Мыльников, рослый красивый парень, с россыпь застарелых угрей на подбородке, прикрытых реденькой бородкой, подошел к Мищеву с нагловатой ухмылкой, потрогал лоб.

– Похоже, у Физика горячка… Где ты валюту возьмешь? Старуху‑процентщицу пойдешь искать с топором за пазухой.

– Дярёёвня! – Мищев ответно постучал костяшками пальцев по голове приятеля. Раскольников был неврастеником, как и автор романа. – А у нас за плечами физмат. Всё гениальное просто. Мы покупаем за рубли валюту, потом эти же доллары и марки продаем с маржей. Тут главное, чтобы наш курс был ниже официалов. Тут, Мыло важен оборот денежной массы. Я даже сюда горбачевский Указ подшил. Называется:

«О введении коммерческого курса рубля к иностранным валютам…», подписан 26 октября 1990 года.

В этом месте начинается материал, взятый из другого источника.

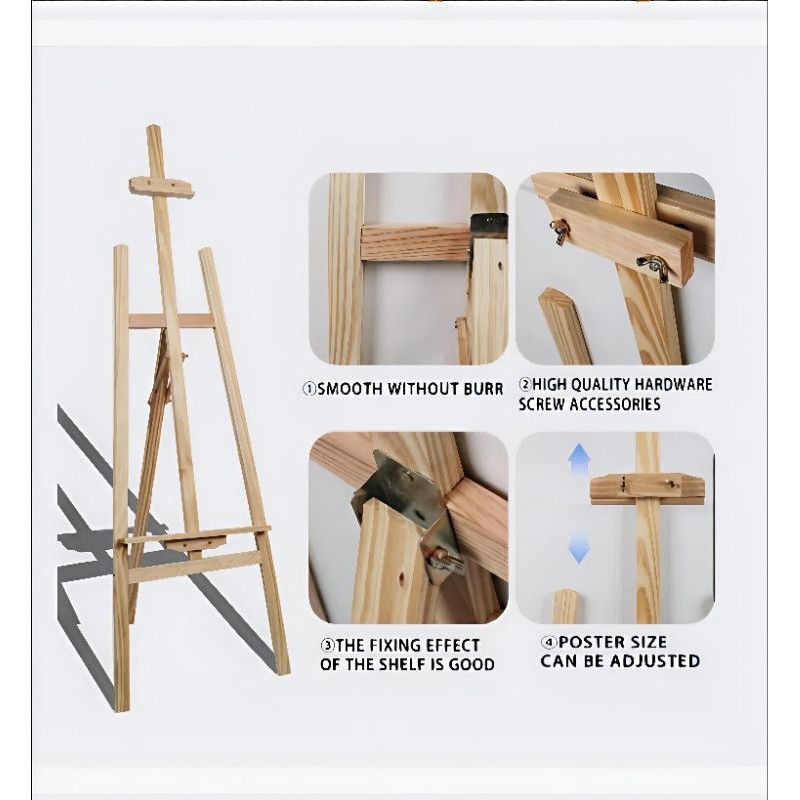 ①SMOOTH WITHOUT BURR

②HIGH QUALITY HARDWARE SCREW ACCESSORIES

③THE FIXING EFFECT OF THE SHELF IS GOOD

④POSTER SIZE CAN BE ADJUSTED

– За нарушение правил валютных операций статью в уголовном кодексе не отменили, по ней можно схлопотать несколько лет тюрьмы! Мне отчим рассказывал про дело Рокотова‑Файбишенко.

– Не пугай, Пан. Отменят. Уже официально ввели коммерческий курс – два рубля за доллар. Правда, продают его на московской бирже по 10–11 рублей. Я сходил на Неглинку. Там неприметное зданьице древней постройки, а на втором этаже висит табличка: «Валютная биржа – центр проведения валютных операций». Переговорил с директором Мамонтовым… классный мужик, ничего не боится. Обещает в ближайшее время создать полноценную валютную биржу, как в Лондоне.

В комнате повисла пауза. В коридоре кто‑то крикнул: « Важину к телефону…»

– Я понял… Шикарно! – Кузиков от восторга выдал на столешнице ладонями громкий перестук, похожий на топот копыт. – Я у отчима денег займу. Скажу, что иначе отчислят из универа. Он этого до жути боится.

– Мне дядя обещал пятьдесят штук с возвратом, но без процентов. Нужны поначалу столы, стулья и кассирши смазливые.

Мыльников оглядел приятелей. Мазнул ладонями по волосам, отбрасывая их от лица.

– А как же я? У меня мать в райцентре с хлеба на воду…

– Буде, Мыло на жалость давить. Продадим твою почку за доллары… Не, лучше глаз, чтоб ты на девок меньше заглядывался.

Мищев повалил на кровать Мыльникова, оседлал сверху, приговаривая: «Ага, попался, сукин кот. Вырезай ему Пан почку без наркоза…» Кузиков принялся щекотать брыкающегося Мыльникова. Попадали стулья, загрохотала, готовая развалиться кровать, хохот прорвался такой безудержный, что задребезжали оконные рамы. Неожиданно громкий стук в дверь.

На пороге испуганный и бледный в полутьме коридора однокурсник.

– Деретесь, да?

 

Кутузовский проспект, обменный пункт.

Мищев сложил дневную рублевую выручку в большую спортивную сумку. С ней в прошлом году ходил в секцию бокса при университете, она пропахла неистребимым запахом пота, резины. Теперь сумка набита деньгами, которые тоже пахнут потом. Зато доллары, когда прямо из банка, пахнут неповторимо, как пахнут поздней осенью астры. Кассирша неотрывно смотрела, как он небрежно сует разноцветные пачки, делая пометки в блокноте.